Aufgabe 1:
Beantworte zum Reisebericht über die Busfahrt nach Hoi An diese Fragen:
(a) Wie viele Stunden Fahrt von Hue nach Hoi An waren veranschlagt?
(b) Wie viele Zwischenstopps machte der Bus?
(c) Mit welchen drei Angaben wird Hoi An beschrieben?
Aufgabe 2: Setze den Reisebericht über die Busfahrt nach Hoi An nach seinem letzten Satz fort.
═══ Vorliegender Text ═══
Monday 19 May 2008

Stoppen um zu shoppen

Ich habe es gewagt wieder in einen Touristenbus zu steigen, nachdem bei einem Preisvergleich der Bus als billigen Gewinner herauskam. Die veranschlagten drei Stunden Fahrt von Hue, in der Mitte Vietnams, nach Hoi An klangen auch vernünftig und so buchte ich das Ticket, stieg Morgens in den Bus, indem ich sogar zwei Plätze für mich allein hatte. Der Bus fuhr zunächst durch ganz Hue, um alle möglichen Hotels abzuklappern und Passagiere einzusammeln. Nach einer Stunde war ich immernoch in Hue und sank schlafend in meinen Sitz. Dann machte sich der Bus endlich auf den Weg und verließ die Stadt. Eine Stunde später hilet der Bus und machte den ersten von drei Zwischenstops. Ihr könntet jetzt denken, dass der Busfahrer sehr verantwortungsbewusst ist und pausiert, um nicht übermüdet zu sein, aber ihr seit euch darüber bewusst, dass ich in Vietnam bin, weshalb ihr diesen Gedankengang auch schnell als absurd verwerft. Stoppen um zu shoppen erklärt mir dieses Sonderangebot und die letztendlich fünf Stunden andauernde Fahrt, um 130km zurück zu legen. Besonders war die Fahrt allerdings und ein Angebot auch, jedoch ein schweigsames, wenn gar trügerisches.
Hoi An ist schön, malerisch und völlig auf den Touristmus eingestellt. Trotzdem fühle ich mich hier wohl und empfinde es nicht mehr allzu schlimm. Habe diesen Umstand des Reisens jetzt akzeptiert und versuche das Beste daraus zu ziehen.
═══ Bereitgestelltes Material ═══
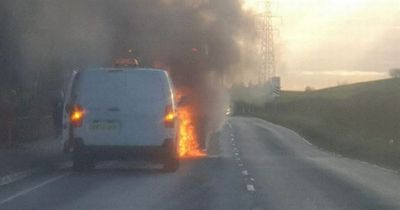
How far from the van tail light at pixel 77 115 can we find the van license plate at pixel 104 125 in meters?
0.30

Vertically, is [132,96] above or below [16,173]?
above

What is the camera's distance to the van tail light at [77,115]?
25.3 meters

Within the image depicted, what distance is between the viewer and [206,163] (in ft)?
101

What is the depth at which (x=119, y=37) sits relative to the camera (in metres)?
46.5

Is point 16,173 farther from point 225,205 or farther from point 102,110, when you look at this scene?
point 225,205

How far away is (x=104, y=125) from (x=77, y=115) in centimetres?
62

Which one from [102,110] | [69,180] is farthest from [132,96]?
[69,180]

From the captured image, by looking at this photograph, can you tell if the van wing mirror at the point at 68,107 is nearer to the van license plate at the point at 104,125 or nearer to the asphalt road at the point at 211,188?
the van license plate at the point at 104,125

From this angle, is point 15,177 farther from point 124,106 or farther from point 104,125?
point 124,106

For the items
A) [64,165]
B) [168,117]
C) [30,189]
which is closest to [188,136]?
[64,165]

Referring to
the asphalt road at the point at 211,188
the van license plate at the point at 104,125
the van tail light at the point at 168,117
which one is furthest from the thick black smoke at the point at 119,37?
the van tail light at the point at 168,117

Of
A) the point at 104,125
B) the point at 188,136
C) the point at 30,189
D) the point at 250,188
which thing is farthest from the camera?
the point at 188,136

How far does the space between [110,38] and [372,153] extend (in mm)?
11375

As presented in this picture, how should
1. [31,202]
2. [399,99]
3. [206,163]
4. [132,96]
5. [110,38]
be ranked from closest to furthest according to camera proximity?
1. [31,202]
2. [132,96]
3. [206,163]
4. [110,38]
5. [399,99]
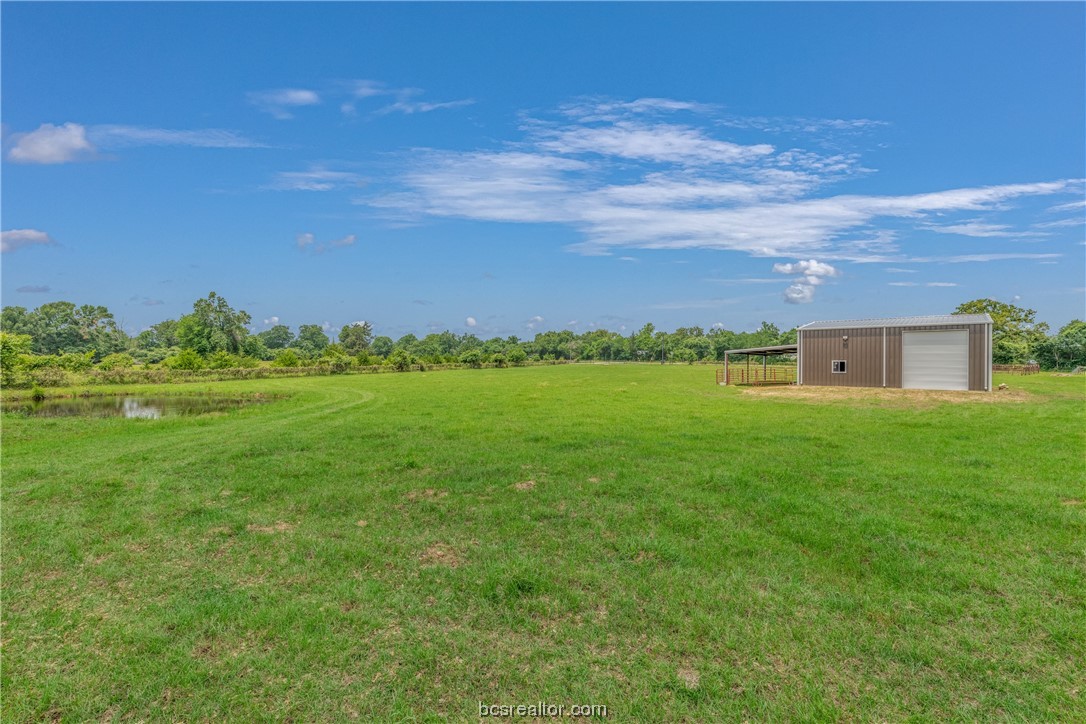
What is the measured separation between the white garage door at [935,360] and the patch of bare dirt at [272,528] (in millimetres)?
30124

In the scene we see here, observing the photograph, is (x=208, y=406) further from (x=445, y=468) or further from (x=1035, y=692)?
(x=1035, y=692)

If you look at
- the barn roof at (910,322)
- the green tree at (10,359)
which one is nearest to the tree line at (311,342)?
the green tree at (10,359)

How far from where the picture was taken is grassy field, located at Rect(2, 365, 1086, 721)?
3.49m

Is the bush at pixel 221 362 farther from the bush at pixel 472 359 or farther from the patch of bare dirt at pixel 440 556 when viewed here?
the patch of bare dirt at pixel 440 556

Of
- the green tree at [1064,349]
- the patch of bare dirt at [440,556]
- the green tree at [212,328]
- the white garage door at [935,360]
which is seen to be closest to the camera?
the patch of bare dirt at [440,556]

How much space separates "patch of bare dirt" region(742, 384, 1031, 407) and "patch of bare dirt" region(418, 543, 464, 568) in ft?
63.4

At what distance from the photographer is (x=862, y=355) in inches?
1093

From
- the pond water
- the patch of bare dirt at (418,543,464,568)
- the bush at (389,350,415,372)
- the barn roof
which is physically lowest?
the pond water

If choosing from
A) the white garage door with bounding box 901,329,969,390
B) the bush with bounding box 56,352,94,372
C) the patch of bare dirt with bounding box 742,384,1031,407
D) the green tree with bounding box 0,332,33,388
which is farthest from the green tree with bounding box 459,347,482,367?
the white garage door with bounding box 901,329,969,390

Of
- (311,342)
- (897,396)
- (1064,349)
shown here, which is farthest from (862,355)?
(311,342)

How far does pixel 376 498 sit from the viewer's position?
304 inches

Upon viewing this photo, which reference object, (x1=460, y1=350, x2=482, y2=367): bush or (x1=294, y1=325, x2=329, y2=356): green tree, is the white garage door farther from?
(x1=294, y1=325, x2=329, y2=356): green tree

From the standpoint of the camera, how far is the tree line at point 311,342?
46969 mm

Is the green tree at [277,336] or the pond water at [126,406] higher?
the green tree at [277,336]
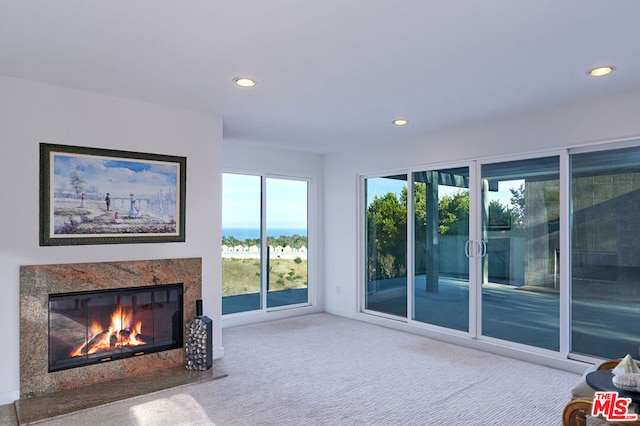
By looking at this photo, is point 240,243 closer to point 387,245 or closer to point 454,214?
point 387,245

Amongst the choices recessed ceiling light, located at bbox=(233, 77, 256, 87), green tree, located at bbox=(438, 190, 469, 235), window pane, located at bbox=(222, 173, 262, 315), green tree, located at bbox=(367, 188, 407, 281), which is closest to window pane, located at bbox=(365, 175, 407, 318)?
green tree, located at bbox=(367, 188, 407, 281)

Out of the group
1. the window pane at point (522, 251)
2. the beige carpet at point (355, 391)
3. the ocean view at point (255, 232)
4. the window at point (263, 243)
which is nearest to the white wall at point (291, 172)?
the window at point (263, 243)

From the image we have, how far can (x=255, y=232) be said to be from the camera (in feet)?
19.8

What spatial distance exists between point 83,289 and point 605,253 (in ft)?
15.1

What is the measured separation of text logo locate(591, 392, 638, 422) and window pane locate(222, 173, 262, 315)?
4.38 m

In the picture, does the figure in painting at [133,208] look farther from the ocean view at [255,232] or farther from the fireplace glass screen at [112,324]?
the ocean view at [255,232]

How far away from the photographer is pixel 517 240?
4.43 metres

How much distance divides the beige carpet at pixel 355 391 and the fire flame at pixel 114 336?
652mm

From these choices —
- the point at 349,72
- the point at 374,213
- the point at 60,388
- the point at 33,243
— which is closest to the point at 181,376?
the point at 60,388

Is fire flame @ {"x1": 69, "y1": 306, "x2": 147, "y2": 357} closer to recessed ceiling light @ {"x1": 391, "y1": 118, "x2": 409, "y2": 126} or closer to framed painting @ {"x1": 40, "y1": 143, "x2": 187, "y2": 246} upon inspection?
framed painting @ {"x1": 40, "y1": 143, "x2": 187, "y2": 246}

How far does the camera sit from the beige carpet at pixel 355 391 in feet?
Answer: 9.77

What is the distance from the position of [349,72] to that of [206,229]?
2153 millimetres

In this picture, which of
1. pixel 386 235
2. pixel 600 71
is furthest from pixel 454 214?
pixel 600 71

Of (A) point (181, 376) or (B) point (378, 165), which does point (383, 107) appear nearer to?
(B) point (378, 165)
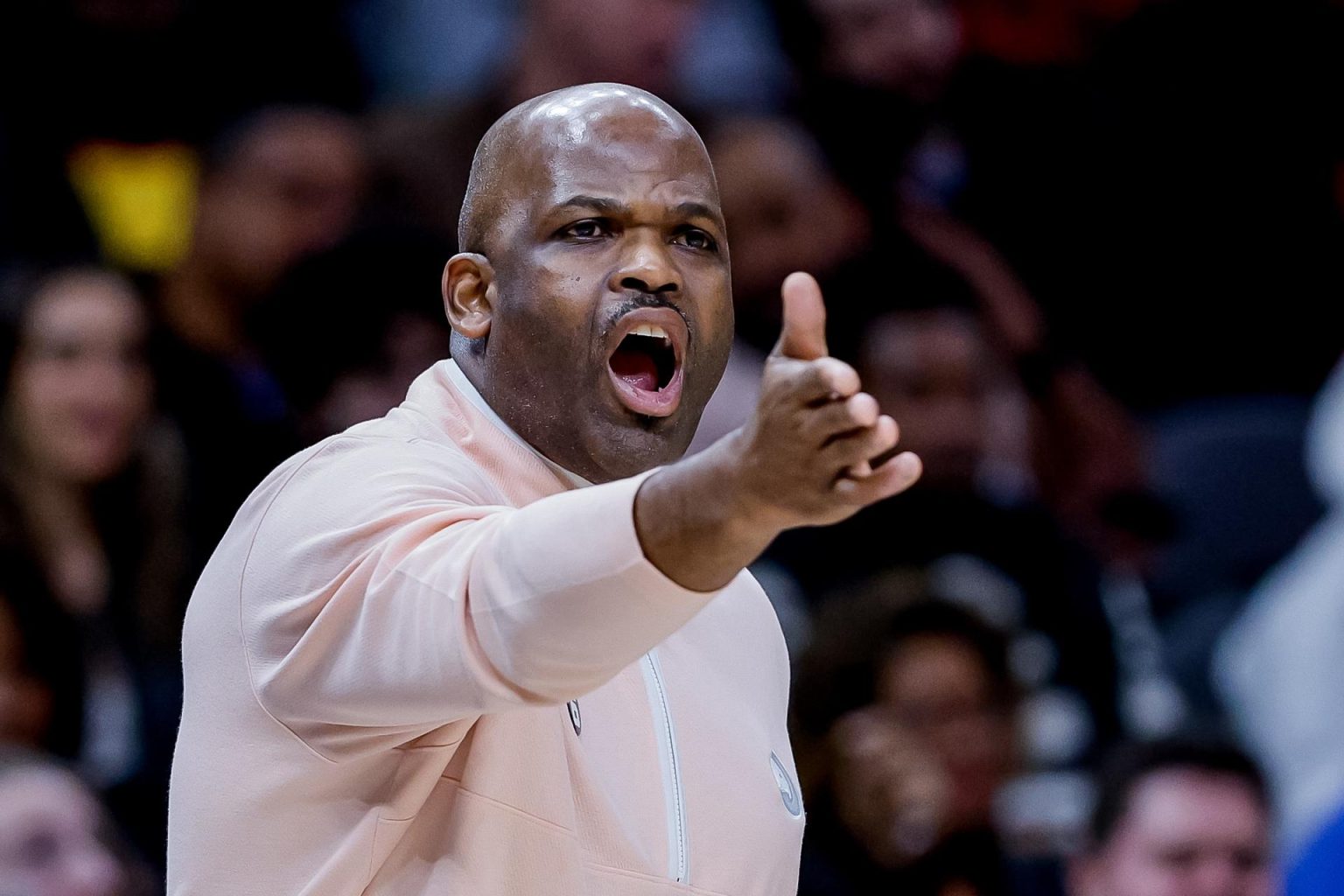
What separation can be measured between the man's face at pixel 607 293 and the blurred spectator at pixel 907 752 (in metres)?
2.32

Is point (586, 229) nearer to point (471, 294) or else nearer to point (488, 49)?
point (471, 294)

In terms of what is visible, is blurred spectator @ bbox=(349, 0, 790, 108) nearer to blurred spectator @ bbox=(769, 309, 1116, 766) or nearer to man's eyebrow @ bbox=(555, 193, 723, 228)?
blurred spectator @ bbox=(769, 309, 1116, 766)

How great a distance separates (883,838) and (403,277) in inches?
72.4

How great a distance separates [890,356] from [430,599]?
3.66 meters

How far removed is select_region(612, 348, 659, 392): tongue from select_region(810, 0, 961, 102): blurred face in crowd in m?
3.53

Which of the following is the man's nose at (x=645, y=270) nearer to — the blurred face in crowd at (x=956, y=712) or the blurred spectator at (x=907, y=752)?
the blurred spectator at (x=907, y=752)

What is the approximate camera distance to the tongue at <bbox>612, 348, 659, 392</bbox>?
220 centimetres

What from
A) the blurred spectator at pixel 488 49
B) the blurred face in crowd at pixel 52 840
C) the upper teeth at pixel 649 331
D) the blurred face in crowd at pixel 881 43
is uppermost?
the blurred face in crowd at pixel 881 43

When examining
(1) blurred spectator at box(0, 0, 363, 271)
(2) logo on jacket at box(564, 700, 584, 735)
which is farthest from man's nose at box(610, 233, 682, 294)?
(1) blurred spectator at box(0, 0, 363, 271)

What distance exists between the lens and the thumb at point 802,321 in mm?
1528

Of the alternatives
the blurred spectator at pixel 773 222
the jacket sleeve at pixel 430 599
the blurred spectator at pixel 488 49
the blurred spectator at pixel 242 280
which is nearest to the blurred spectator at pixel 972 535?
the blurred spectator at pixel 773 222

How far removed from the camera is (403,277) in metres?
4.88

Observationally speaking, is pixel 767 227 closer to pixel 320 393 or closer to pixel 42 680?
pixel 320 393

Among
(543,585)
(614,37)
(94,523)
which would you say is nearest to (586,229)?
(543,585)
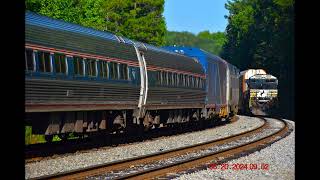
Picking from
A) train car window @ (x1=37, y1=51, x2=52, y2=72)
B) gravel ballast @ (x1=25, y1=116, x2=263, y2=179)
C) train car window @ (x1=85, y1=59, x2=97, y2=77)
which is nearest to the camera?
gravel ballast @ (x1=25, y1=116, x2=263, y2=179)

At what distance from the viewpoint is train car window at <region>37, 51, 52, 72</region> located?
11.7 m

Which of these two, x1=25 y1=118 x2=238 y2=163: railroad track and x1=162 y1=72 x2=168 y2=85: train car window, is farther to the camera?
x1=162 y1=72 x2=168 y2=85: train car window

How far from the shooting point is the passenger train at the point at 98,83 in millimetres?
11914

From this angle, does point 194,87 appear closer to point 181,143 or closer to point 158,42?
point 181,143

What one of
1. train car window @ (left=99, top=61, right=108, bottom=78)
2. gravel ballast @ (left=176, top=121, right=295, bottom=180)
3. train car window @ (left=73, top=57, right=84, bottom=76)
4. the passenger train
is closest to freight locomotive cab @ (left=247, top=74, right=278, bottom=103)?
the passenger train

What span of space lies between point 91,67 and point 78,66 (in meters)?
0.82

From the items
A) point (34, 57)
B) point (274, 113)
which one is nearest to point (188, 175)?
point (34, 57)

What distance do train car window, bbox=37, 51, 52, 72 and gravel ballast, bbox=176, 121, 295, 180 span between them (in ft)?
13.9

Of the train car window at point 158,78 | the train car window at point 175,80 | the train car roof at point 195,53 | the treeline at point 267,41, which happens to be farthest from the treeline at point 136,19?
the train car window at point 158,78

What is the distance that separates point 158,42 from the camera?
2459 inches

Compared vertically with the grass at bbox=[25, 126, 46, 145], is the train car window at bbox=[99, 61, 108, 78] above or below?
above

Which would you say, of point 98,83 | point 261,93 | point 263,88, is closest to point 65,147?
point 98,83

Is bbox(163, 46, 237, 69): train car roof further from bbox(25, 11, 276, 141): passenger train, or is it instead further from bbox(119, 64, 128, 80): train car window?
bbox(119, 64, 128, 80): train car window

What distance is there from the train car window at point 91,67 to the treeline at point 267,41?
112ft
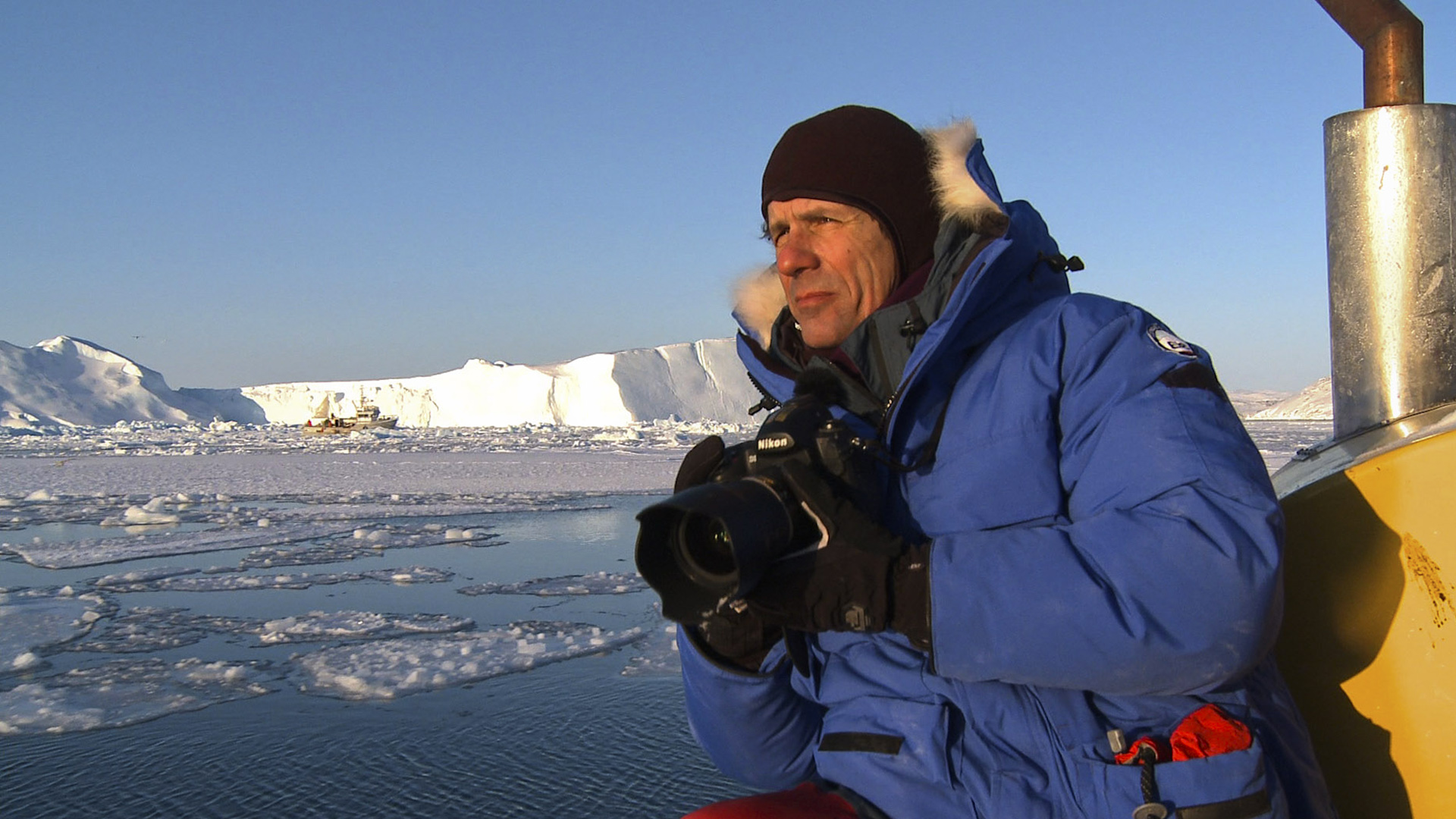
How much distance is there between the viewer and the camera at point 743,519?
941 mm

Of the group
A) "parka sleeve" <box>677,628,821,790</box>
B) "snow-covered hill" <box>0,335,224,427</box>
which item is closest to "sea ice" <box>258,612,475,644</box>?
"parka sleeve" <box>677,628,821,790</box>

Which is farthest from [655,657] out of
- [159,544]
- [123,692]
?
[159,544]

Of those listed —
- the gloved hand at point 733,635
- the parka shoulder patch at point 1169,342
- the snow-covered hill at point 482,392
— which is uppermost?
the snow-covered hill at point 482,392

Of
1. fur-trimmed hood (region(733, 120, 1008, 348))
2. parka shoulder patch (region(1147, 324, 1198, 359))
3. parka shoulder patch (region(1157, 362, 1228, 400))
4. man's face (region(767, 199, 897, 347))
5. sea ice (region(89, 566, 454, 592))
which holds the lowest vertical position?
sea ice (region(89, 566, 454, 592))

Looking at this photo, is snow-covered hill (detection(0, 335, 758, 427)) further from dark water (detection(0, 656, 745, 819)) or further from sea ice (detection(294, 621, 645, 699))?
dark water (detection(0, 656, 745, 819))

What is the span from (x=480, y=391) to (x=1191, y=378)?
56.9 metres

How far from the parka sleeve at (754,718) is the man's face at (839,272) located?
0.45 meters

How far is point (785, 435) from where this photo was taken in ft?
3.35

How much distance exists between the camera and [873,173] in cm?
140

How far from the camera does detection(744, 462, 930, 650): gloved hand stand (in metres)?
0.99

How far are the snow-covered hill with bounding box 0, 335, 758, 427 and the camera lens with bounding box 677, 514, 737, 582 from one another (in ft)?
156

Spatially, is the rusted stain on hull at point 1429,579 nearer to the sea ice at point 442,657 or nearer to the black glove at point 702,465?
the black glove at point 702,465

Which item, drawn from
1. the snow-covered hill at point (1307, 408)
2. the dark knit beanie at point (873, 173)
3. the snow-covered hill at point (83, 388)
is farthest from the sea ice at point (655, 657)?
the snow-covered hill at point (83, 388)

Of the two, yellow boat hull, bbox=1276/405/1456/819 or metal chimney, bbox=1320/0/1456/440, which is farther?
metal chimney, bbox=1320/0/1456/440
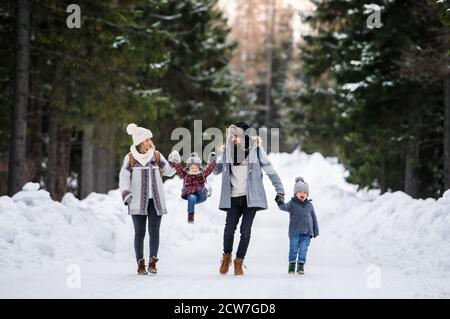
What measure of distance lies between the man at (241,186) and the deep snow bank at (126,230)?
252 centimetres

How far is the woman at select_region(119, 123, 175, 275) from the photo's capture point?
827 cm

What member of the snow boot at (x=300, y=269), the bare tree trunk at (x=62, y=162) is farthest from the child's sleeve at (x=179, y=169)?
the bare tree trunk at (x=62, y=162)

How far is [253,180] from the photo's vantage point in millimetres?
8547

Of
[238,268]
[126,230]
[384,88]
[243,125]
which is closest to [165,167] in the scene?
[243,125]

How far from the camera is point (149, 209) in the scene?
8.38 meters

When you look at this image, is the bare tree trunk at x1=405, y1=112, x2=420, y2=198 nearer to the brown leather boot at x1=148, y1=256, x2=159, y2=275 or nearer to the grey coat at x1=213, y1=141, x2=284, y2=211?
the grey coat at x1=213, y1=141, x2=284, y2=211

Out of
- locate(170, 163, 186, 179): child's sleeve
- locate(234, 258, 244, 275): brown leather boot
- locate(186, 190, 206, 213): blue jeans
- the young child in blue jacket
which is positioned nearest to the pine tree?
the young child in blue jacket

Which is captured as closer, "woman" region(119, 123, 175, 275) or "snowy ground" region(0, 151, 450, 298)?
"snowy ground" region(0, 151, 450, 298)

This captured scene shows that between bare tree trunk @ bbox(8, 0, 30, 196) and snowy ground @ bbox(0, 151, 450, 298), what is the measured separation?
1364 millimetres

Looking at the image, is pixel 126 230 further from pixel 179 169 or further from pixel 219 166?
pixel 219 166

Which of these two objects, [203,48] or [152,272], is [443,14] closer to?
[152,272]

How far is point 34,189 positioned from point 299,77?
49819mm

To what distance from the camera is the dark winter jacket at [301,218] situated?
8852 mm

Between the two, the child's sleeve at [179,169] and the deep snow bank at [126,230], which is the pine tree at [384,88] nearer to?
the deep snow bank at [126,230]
═══
Lösung 1:
(a) Drei Stunden.
(b) Drei.
(c) Schön, malerisch und völlig auf den Tourismus eingestellt.

Lösung 2:
Es ist Vollmond, die Altstadt ist erleuchtet in zahlreichen Farben durch die unzähligen Papierlaternen. Die Straßen sind gefüllt mit Menschen, nicht nur Touristen, die sich durch die Gassen der alten Gebäude treiben ließen. Ich genoß es den Theatervorführungen beizuwohnen, der traditionellen Musik zu lauschen und einfach nur Menschen zu beobachten. Kindliche Spielereien von pubertierenden Jugendlichen, in Schach und Zigaretten vertiefte Herren und ein einsames Pärchen mit seinem Bootsführer ließen mich Geschichten in ihnen sehen. Die Geschichte des Pärchens war eher offensichtlich, aber nicht desto trotz sehr romantisch anzusehen. Er kniend vor ihr, sie tief in seine Augen blickend zuhörend und der folgende Kuss mit zarter inniger Zweisamkeit zwischen schwimmenden Papierlaternen wird wohl einer ihrer schönsten Erinnerungen sein. Kitschig schön.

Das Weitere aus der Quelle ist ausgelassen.